O Governo Federal encaminhou ao Congresso, neste mês, o projeto de lei que regulamenta a negociação coletiva no setor público. A proposta é uma demanda antiga do funcionalismo e uma das promessas do terceiro mandato do presidente Lula aos servidores.
O PL 1.893/2026 estabelece as regras para a implementação da Convenção 151 da Organização Internacional do Trabalho (OIT), ratificada pelo Brasil em 2010, mas ainda sem aplicação efetiva.
Para o governo, a medida é “uma conquista sem precedentes” na democratização das relações de trabalho no serviço público. Entre servidores, o projeto é visto como um avanço, mas incompleto. O texto não inclui pontos considerados centrais por parte da categoria, como a regulamentação do direito de greve e o financiamento das entidades de classe. Servidores também apontam que pontos do projeto são “pouco claros” e articulam alterações durante tramitação na Câmara.
A regulamentação da negociação coletiva no serviço público foi uma das promessas feitas por Lula às centrais sindicais ainda no período de transição de governo. Enviado à Câmara dos Deputados em 16 de abril, o projeto fixa diretrizes para a representação sindical nas três esferas.
Na prática, o texto obriga que União, estados e municípios mantenham processos permanentes de negociação com entidades representativas, com pelo menos uma rodada anual. Cada ente poderá regulamentar os próprios procedimentos por lei, desde que respeite as normas gerais.

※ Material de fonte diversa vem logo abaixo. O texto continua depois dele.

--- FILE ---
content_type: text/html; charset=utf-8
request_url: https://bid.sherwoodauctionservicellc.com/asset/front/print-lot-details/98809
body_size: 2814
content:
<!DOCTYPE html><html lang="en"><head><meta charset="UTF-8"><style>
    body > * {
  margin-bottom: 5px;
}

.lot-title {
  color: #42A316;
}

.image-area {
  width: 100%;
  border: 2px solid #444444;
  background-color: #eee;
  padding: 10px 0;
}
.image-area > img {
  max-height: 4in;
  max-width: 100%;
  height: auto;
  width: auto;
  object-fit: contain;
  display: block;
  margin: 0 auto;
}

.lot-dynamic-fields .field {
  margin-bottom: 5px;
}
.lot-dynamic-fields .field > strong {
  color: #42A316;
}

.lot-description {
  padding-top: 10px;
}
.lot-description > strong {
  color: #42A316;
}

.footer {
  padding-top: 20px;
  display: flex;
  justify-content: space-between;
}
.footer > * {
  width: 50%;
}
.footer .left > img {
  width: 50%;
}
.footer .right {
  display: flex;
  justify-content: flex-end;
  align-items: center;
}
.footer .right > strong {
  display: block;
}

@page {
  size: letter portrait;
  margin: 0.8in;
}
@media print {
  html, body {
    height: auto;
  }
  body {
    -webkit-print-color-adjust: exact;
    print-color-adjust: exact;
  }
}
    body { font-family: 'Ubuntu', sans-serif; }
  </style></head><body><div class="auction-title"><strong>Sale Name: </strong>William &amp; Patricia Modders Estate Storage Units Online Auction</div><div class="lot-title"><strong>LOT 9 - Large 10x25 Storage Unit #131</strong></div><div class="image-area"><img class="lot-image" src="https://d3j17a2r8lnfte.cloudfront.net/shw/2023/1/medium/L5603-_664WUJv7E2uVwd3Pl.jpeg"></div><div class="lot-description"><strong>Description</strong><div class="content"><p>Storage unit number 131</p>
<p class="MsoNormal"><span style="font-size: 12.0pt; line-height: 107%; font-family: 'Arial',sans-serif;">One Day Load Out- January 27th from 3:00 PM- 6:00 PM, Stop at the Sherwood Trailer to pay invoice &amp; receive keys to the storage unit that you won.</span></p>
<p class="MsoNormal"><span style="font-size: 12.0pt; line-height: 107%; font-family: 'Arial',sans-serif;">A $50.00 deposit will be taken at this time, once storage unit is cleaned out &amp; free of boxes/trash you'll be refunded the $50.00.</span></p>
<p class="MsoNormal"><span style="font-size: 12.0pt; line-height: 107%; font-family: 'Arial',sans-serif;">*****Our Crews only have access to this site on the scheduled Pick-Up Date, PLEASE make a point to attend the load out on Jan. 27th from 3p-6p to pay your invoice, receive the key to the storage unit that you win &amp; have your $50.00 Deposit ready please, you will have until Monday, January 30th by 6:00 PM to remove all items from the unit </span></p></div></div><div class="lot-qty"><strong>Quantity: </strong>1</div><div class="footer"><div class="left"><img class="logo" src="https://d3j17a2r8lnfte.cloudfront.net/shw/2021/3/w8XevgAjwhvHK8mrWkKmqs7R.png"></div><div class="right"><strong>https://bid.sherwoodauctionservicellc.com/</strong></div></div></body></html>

As negociações deverão seguir princípios como paridade, transparência e boa-fé. Poderão resultar em acordos formais sobre condições de trabalho, organização de carreiras e prevenção de conflitos.
O processo deverá prever cronograma, apresentação de pautas, instalação formal, assinatura de acordos e divulgação dos resultados. Em caso de impasse, as partes poderão, de comum acordo, escolher um mediador, que não será remunerado.
O PL também garante a livre associação e reconhece sindicatos, federações e confederações como representantes legais. Na ausência deles, associações classistas poderão assumir a função. O projeto ainda altera a Lei 8.112/1990 para assegurar a licença remunerada a servidores com mandato sindical, com manutenção de direitos e vantagens – a medida vale apenas para a esfera federal; estados e municípios terão de regulamentar o tema em leis próprias.
Segundo o governo, um dos objetivos centrais da proposta é reduzir a judicialização e a frequência de greves no serviço público, com a criação de canais institucionais para a solução de conflitos. Hoje, embora exista a iniciativa da Mesa Nacional de Negociação Permanente no âmbito federal, não há uma lei geral que padronize essas práticas entre os Poderes e entes federativos.
A regulamentação da Convenção 151 é uma demanda histórica do funcionalismo e das entidades sindicais. É defendida, de forma mais pragmática, desde a fundação da Central Única dos Trabalhadores (CUT), em 1983. A norma foi aprovada pela OIT em 1978 e, desde então, ratificada por 59 países. A lista inclui Bélgica, Reino Unido, Itália, Argentina e Colômbia. No Brasil, a adesão foi proposta em 2008, durante o segundo mandato de Lula, e aprovada pelo Congresso em 2010. Apesar da formalização da adoção das normas pelo Brasil, a falta de uma lei específica para regulamentar sua aplicação interna impede, na prática, que seja implementada.